National Health Information Network Gets Look from ONC Advisory Committee The Nationwide Health Information Network (NwHIN) Power Team held a meeting this week to discuss draft recommendations for the ONC’s HIT Standards Committee. The NwHIN Power Team convened over the summer to evaluate and identify specifications generated by two pilots ( Exchange and Direct) that:
• Introduce significant deployment, operational and administrative complexity and have low industry adoption
• Are in early or moderate stages of development, and the technologies used are in a declining phase of their life-cycle
• Provide capabilities for which the business need is “Low”

According to the Power Team’s assessment, several of the specifications identified through Exchange and Direct have “high” to “moderate” business needs, with most of the technologies in a mature development phase. However, when surveying the deployment complexity and industry adoption rates, the Power Team acknowledged that we have a long way to go. Draft recommendations (.pdf) discussed during the meeting said, “Neither the Exchange specifications nor the Direct specifications have been adopted beyond their pilots.
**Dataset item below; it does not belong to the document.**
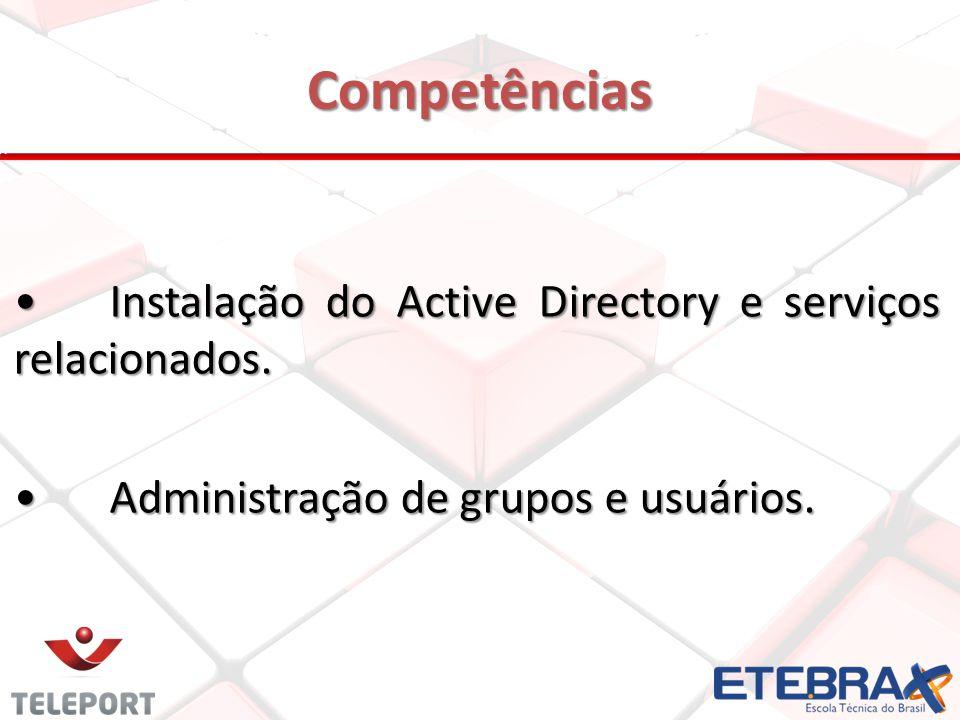 Competências • Instalação do Active Directory e serviços relacionados.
The scalability of the underlying architectures, and inherent impacts on workflow, need to be better understood before these specifications are codified into regulations.” The “Conclusions and Recommendations” go on to say, “The Exchange specifications are highly complex, and designed to support an architecture that may not be appropriate for all healthcare organizations, and that may not scale to nationwide implementation.” Of particular complexity are specifications related to Patient Discovery. “[It’s] problematic and cumbersome, and presents a serious challenge to scalability beyond a limited pilot; patient matching challenges disrupt provider workflow.”
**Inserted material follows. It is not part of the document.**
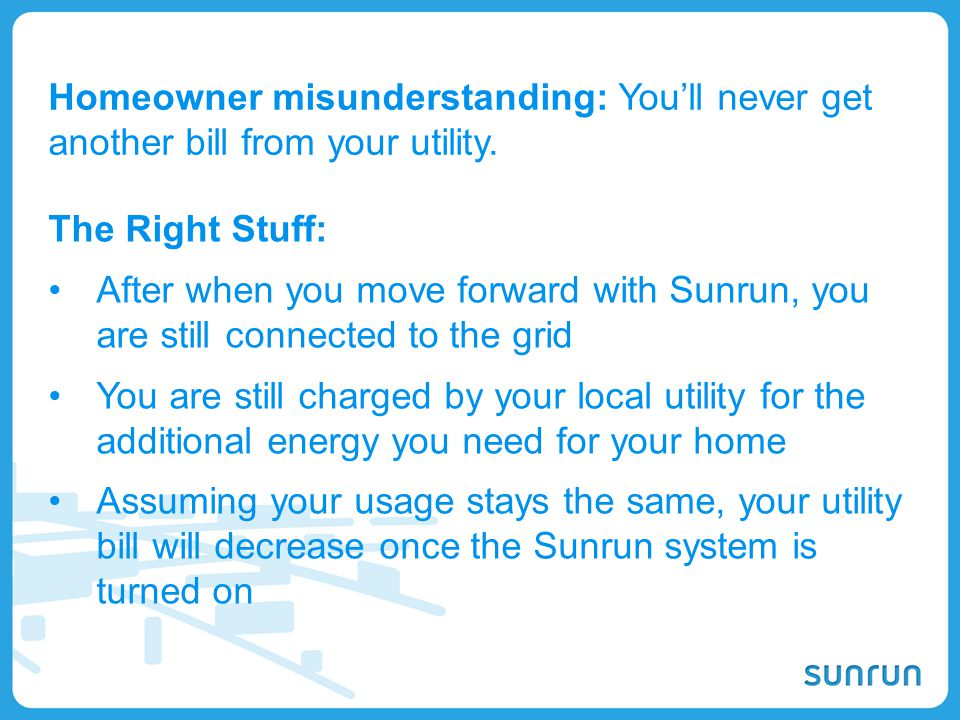 Homeowner misunderstanding: You'll never get another bill from your utility.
Senate Bill Proposes to Use Smart Cards for Medicare Beneficiaries A new bill authored by Senator Mark Kirk (R-Ill.) requests the Secretary of Health and Human Services to launch a pilot program to test the utilization of smart card technology for Medicare beneficiaries and provider identification cards to (1) increase the quality of care furnished to Medicare beneficiaries; (2) improve the accuracy and efficiency in the billing for Medicare items and services furnished by Medicare providers; (3) reduce the potential for identity theft and other unlawful use of Medicare beneficiary and provider identifying information; and (4) reduce waste, fraud, and abuse in the Medicare program. The bill stipulates that five test sites be setup using smart card chip, biometric and other technologies to achieve the four aims mentioned above. Sens. Lamar Alexander (R-Tenn.), Marco Rubio (R-Fla.) and Ron Wyden (D-Ore.) are cosponsors to S. 1551.

State CIOs Look at HIE Sustainability A new issue brief released by the National Association of State Chief Information Officers (NASCIO) says that a sustainable funding model for state-run health information exchanges (HIEs) is “paramount” as federal funds dry up. The issue brief says (.pdf) that despite substantial leeway afforded to states to develop sustainable models for HIE, State CIOs need to assert themselves in identifying business drivers that will push revenue above costs for exchange. Funds made available through the State HIE Cooperative Agreement Program, through its $550 million in grants, have gone a long way in addressing upfront planning and implementation costs, but other costs including hosting services, data center, administrative and operational will be a major challenge moving forward. The brief identifies three models based on fees for their members to consider: transaction fees, subscription fees and a hybrid model that use subscription fees for core services and transaction fees for value added services.

One other option identified in the brief is the “HIE as a Public Good” model. This model would do away with stakeholder contributions and would require the public to support the exchange of health information through a state tax or fees. However, the report acknowledges that “the likelihood of state governments enacting legislation that would push the burden onto the constituents and businesses is unlikely.” Moreover, NASCIO believes the “current political environment and looming economic trepidations in the states” make fee models with key stakeholders more attractive to policymakers.